Having sorted out the protection issues, the next step was estate planning. Woodbury introduced an expert into the picture at this point and took a step back into its project management role to make sure any estate planning advice dovetailed efficiently with the other elements of the plan.
“We’d come to a point, when we came to discover their needs, where there was a complexity around what their requirements were,” Cogger says.
“A flowchart was created from the lawyer, to say does this meet your needs, taking into account all the issues we’ve discussed?
“In addition, [it took into account] the fact that they have got other entities and structures as well, so there were issues around control of the company, decisions around a family trust. It was very complex.
“What happens if children of a previous marriage predecease children of their current arriage? How much do they get? If they don’t have any children, who gets it?
“And they wanted to go to that level. Because if they go on a family holiday, and they all get wiped out, who gets it?
“Bearing in mind there’s an update to the super structure, there’s the [binding] nominations – get- ting them in place and ready to go – it’s getting the insurances underwritten at the same time the drafts are happening, so we’ve got policy numbers that co- ordinate to the Will because inside the Will there’s legacy payments to their teenage children – so we need to identify all those things.
“We’re taking the helicopter view. We’re over- seeing; we’re disseminating information and the lawyer is coming to us to seek outstanding information. We sit in a project management role.
“We’ve already had a meeting with the lawyer, before [the clients] have come in, and presented to them and given to them all the information needed to prep them. So the lawyer comes in with a whole lot of clarification questions, confirming questions – not asking for the same thing again. Cogger says that once the insurances were accepted and structured correctly (including the commission rebate), estate planning documents drafted for signing (including Wills, power of attorney, power of guardianship, guardianship for the children, and advanced health directives), Simon and Emma were open to explore reviewing the existing structure of her business.
“Having identified some opportunities and strategies that had been implemented with other clients, we organised a meeting with a tax specialist,” Cogger says.
“Our involvement was to introduce the specialist and manage the relationship.
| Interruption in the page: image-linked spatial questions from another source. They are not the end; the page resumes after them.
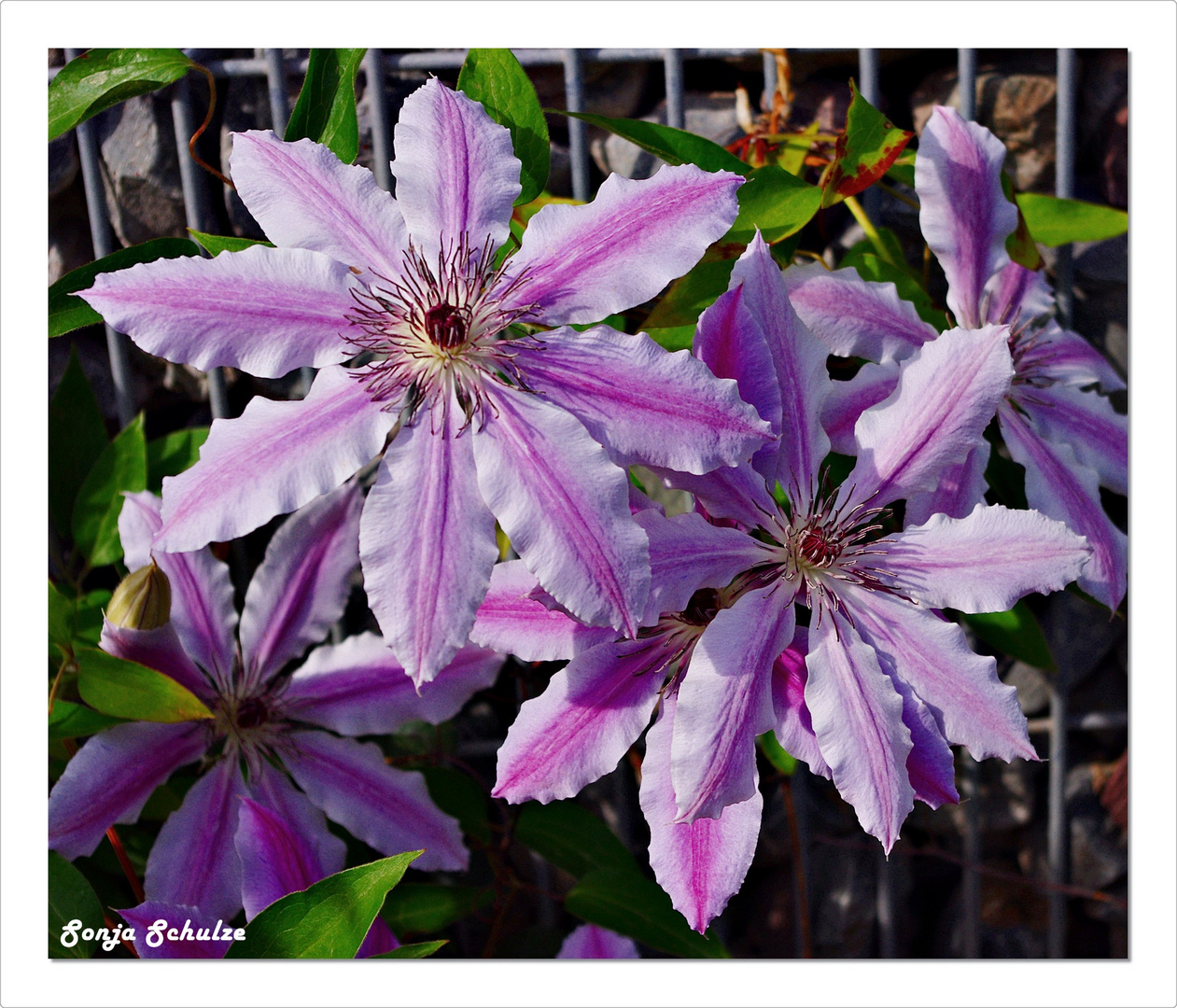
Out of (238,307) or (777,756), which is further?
(777,756)

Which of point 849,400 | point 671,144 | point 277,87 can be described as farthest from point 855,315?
point 277,87

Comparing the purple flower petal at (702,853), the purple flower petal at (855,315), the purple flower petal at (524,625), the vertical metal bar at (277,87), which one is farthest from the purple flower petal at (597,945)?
the vertical metal bar at (277,87)

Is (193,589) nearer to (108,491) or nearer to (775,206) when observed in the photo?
(108,491)

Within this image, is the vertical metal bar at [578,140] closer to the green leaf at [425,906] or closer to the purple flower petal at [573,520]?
the purple flower petal at [573,520]

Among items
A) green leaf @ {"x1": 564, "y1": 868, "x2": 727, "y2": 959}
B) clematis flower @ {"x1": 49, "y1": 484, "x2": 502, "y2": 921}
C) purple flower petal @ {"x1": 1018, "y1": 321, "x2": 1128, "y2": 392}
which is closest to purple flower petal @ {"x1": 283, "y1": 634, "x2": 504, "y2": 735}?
clematis flower @ {"x1": 49, "y1": 484, "x2": 502, "y2": 921}

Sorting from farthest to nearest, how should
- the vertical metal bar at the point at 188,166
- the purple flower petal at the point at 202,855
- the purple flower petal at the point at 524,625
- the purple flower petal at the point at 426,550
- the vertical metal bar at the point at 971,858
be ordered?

We were also able to prepare for the meeting by meeting with the tax specialist prior to the client meeting to prevent regurgitation of the facts.
“The advice from the tax specialist considered the current business structures and strategies to optimise the best outcome, taking into account a newly created family discretionary trust and utilising the small business CGT concessions.
“The strategy ensured a greater level of asset protection, tighter controls relating to estate planning, more opportunities with financial planning and well as receiving tax benefits. At the same time, there was a debt
restructure taking place which involved us coordination the current lender and the client’s existing mortgage broker. Several conference calls took place to ensure everyone was on the same page.”
Cogger says there’s been a meeting where the whole plan has been presented to Simon and Emma, and that identified some issues that needed to be worked on further. It’s been three years since Simon came to the information meeting set up by his corporate super fund.
Cogger says the complexity of the issues identified mean it’s taken longer than usual to get the right structures in place.
“This is a unique situation,” he says.
“For a number of reasons the length of time is not typical. When we engage with clients we engage for a 12-month period, and generally advise and implement within the 12 months and then re-engage for future advice needs.
“I’m not an expert in all things, but our job is to bring the experts in and the true value is pulling all the disparate pieces of the puzzle together to form the complete picture.”